Problems to solve:
**1)** In the memoir about the narrator's father, what did the narrator's mother do after the sister gave her scarf to a group of drunks?
**2)** Extend the memoir about the narrator's father with new paragraphs that pick up after its final question.
=== Extract ===
Title: Cavern Girl, a memoir
Word Count: 2,154


It’s been thirty years at least since I’ve seen my father. I only think about him on Father’s Day, around the holidays, especially Thanksgiving because of the Feed the Homeless Walk, and during extremes temperatures because I often wonder if he’s safe.

It gets cold in the city and I’m always thinking about the less fortunate. Growing up homeless people were everywhere.

Once when my sister and brother were walking home we passed a group of drunks. And I don’t know what they said to get my sister to give them her scarf, but she did. It’s funny thinking back on it. My mother always adds how she went back to the liquor store on the corner where they were and snatched her scarf from the drunk’s head. My mother was gangster. She had no problem standing up for herself.

My children haven’t met my father. They don’t understand and the conversation always start off with, “Can we go see him? Can you call him? How does he look? Is he Indian? Do you look like him? Where is he?

And I always say, “No, because I don’t know where he lives. Last I heard, he lived uptown. He used to live on Pennsylvania Avenue. And I’d see him years ago when I went to H Street. He’s an addict.

They’d ask, “Can you call your Aunt, maybe she knows where he is.”

“I don’t talk to her either. Last I heard, she lost her house and she’s doesn’t keep in touch. I saw my cousin Tasha and she changed her number soon after giving it to me at the Giant.”

“What you mean she changed her number.”

“She changed her number. I saw her on a Saturday. A week later I reached out and the number wasn’t working. I don’t think she wanted to keep in touch. Maybe she felt some kinda way because they weren’t in the house anymore.

“What you mean?”

“When people go through things and they’re accustomed to living one way and then they’re living in their opinion, below their standards, they don’t want anyone to come around.”

I really want to see my dad thought. I want to see how he looks. I want to look in his eyes and see what he has grown to be. I want to be proud, so I picture him well-groomed, with a smile from the inside out. He’d be the man my mother fell in love with—my oldest brother’s reflection. I try to remember his eyes, which thirty years removed never looked down.

Wishing away my father’s story used to be something I daydreamed about, but not so much now. I am open to accepting him as smelly. A poster-child for Washington, D.C.’s homeless population and mentally ill.

A part of me is curious to know what he eats for breakfast, lunch, and dinner. Does he sleep in a comfortable bed or in one of those tents the city donates? Is his blankets clean? Does he speak about his life, even though I know that his memories will not resemble my own? Am I a worthwhile character in his stories to his friends or strangers?
=== Data entries ===
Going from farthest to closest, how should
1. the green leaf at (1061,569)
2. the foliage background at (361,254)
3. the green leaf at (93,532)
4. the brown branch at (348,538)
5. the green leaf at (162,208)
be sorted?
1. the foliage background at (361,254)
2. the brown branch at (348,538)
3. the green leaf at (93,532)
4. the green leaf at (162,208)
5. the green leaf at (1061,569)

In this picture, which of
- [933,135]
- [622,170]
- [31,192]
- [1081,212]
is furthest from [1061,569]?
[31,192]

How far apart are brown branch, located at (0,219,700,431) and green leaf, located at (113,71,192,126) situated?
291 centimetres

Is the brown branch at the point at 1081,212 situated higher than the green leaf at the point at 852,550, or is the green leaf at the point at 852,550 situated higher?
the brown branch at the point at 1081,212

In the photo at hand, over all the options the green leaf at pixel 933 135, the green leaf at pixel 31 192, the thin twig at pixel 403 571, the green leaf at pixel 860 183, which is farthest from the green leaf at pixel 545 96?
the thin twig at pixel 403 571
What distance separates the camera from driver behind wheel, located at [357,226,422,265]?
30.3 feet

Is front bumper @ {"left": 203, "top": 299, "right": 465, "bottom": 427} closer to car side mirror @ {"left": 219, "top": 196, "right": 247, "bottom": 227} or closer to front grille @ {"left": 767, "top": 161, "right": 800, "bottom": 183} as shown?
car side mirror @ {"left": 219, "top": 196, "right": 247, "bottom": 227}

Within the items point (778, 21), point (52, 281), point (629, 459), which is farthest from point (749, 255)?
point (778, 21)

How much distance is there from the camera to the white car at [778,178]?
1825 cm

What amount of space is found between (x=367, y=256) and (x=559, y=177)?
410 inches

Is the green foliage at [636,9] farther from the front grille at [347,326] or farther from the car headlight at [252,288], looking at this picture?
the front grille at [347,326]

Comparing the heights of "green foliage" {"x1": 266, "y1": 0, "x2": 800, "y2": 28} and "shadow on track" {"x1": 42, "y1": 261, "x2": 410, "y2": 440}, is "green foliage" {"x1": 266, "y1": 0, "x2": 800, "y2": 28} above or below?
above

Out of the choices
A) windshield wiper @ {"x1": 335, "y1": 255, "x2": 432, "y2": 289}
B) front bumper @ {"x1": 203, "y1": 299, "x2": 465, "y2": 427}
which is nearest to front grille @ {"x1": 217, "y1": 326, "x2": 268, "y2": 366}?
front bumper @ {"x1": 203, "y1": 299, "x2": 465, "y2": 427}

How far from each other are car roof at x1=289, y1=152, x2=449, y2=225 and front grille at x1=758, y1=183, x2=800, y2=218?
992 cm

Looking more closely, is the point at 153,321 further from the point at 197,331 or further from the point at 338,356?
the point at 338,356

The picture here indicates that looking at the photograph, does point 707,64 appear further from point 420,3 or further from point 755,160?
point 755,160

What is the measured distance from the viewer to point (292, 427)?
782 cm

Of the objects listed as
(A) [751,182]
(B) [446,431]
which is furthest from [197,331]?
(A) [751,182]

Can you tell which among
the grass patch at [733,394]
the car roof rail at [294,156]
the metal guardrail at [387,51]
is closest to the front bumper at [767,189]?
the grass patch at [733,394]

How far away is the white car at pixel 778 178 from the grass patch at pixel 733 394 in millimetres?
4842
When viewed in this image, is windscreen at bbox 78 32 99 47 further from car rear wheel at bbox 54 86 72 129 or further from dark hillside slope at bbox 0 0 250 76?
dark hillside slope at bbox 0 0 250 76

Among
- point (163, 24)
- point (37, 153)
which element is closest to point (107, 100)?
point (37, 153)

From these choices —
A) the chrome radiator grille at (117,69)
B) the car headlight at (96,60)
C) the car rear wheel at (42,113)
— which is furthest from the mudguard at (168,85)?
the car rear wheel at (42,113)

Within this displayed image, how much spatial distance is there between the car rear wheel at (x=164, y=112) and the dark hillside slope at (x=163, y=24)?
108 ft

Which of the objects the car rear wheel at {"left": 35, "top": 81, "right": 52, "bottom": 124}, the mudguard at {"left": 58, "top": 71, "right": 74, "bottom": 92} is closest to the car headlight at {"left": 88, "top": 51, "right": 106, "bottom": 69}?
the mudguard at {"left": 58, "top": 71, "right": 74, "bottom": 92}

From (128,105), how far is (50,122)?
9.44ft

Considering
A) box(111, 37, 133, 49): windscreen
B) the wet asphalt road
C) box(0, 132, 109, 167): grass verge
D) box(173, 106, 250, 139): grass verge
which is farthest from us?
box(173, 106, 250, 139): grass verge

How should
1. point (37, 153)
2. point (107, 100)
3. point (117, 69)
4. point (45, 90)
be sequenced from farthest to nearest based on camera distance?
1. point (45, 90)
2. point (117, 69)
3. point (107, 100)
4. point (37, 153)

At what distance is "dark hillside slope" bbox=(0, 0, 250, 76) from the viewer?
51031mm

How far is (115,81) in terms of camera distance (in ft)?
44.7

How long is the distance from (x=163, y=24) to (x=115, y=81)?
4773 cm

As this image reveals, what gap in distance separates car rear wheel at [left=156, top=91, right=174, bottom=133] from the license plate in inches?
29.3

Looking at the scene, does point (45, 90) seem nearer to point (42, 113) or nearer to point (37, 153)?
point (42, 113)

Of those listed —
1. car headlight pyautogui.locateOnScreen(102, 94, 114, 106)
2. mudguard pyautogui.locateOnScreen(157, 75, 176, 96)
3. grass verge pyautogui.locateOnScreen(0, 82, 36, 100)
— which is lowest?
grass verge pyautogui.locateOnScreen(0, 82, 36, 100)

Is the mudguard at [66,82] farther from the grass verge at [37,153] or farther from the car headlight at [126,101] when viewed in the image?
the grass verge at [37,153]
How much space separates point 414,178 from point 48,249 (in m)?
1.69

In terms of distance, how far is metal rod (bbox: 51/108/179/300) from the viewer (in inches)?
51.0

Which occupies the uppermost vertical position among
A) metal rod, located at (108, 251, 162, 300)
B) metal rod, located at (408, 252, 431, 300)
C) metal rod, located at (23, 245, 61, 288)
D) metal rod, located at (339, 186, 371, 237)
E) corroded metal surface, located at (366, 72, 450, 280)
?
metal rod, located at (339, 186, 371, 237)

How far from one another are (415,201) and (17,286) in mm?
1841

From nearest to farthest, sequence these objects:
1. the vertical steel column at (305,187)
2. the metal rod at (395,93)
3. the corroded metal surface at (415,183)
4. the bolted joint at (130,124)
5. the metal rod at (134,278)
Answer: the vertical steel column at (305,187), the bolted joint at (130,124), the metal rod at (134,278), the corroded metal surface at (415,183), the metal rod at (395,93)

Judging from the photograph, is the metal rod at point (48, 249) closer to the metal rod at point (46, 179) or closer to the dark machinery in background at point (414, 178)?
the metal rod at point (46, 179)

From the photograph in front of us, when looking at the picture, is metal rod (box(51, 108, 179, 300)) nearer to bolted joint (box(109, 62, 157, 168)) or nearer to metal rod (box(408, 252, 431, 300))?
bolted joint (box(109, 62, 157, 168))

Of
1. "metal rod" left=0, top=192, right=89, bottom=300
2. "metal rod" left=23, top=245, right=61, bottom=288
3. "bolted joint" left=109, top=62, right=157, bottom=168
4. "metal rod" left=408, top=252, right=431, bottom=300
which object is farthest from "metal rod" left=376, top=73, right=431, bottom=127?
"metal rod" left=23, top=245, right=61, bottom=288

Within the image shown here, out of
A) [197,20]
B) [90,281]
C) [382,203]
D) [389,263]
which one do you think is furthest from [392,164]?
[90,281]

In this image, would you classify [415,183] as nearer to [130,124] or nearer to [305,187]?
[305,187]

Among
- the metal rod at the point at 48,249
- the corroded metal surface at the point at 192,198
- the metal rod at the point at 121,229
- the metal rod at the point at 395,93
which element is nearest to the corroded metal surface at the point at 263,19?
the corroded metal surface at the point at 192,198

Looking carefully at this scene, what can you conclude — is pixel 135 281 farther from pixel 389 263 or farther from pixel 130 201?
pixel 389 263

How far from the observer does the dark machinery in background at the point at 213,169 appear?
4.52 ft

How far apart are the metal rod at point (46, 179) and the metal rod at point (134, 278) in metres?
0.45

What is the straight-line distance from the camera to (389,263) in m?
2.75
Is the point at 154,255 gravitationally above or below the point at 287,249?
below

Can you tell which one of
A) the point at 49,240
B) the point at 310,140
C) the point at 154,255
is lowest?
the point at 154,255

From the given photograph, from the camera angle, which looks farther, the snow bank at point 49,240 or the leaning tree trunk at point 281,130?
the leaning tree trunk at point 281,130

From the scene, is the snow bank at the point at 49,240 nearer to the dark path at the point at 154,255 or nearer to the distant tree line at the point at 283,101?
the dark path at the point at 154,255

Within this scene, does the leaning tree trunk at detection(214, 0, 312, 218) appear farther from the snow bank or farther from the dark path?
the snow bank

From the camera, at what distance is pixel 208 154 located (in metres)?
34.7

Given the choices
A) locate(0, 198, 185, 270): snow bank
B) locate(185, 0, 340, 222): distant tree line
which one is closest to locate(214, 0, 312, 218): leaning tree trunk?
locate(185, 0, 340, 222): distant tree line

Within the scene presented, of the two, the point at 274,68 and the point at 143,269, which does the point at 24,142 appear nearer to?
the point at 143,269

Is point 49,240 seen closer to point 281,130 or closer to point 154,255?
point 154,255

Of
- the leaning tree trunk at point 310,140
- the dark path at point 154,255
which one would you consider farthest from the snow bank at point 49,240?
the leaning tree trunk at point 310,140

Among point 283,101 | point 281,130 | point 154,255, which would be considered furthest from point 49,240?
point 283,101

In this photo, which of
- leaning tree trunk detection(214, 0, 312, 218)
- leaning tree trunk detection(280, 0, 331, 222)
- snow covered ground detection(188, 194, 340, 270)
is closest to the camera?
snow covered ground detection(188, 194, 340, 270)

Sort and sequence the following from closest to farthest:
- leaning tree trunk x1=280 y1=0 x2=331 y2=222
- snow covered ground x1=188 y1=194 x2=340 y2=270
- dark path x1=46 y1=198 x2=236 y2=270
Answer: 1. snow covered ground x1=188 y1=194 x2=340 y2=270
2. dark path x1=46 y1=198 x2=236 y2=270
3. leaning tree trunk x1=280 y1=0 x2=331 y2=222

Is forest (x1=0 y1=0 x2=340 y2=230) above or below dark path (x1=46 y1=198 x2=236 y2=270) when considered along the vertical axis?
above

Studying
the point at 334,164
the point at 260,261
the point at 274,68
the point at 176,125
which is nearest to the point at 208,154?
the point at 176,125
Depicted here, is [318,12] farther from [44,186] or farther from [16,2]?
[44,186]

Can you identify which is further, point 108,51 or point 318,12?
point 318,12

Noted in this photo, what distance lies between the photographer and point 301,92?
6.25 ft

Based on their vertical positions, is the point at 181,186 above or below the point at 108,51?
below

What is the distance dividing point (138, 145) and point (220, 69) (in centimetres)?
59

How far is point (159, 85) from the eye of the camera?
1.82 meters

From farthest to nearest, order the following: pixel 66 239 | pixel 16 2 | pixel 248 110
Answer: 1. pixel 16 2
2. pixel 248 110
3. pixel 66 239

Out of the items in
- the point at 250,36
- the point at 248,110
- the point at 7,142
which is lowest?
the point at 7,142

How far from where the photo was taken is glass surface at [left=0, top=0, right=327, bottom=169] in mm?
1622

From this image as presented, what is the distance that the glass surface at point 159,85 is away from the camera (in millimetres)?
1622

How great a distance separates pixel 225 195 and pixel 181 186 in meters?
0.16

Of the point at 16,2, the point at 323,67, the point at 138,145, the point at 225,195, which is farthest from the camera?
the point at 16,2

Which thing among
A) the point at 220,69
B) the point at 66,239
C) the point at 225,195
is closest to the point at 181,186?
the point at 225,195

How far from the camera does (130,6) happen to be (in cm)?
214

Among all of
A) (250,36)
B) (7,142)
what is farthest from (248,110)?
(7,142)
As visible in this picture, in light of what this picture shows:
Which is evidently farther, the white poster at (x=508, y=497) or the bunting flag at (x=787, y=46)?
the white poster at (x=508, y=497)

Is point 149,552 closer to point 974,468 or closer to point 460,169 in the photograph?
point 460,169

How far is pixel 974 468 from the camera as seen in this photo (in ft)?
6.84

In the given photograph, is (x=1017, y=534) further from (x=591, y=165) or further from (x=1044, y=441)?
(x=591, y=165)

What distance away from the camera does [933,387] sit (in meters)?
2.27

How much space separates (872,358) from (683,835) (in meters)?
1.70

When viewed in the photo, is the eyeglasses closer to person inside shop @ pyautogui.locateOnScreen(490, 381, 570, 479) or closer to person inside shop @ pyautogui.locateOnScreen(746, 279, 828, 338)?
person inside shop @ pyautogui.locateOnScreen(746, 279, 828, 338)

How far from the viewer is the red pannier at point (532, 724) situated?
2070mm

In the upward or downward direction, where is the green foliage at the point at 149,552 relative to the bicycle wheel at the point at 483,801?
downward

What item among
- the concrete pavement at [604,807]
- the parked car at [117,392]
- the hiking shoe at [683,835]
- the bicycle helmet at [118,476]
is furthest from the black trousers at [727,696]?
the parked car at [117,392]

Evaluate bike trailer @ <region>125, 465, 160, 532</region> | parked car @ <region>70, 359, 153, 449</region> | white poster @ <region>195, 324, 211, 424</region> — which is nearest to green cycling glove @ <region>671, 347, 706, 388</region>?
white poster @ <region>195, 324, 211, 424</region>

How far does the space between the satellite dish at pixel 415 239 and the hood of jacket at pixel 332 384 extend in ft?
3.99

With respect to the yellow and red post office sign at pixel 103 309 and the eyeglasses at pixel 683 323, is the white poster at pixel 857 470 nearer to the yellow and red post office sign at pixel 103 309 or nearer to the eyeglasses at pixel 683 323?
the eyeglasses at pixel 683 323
===
Results of the tasks:
**1)** She went back to the liquor store on the corner where they were and snatched the scarf from the drunk's head.

**2)**
I hope he screams out my name if he is like the rambling mentally ill I’ve encountered on the city streets. Or like the subway preacher who in her mind preaches to her congregation. I want my father to be radical for me. Whooping and hollering my name like how the subway preacher calls on Jesus. 


I saw him the eyes of every homeless person that asked me for money. He always stared back at me with apologetic eyes, begging me for something I didn’t have—love, money, forgiveness, and understanding. Hope is what I had to offer, one day you’ll get better. I can’t recall how I envisioned my life to look with him in it. If I had to guess, my father would do the things my grandfather did like go to work and return home in the evening to the biggest piece of chicken and retire to bed behind the pocket doors until tomorrow.

I prayed for my father to get better and by better I meant, he wouldn’t smell and his mind didn’t regurgitate what he’d read in the bible. Instead, he’d have real conversations about loving me and my sister Vonetta, swinging us across puddles so that the rain didn’t soak our socks and he’d make us a snowman complete with a cigar.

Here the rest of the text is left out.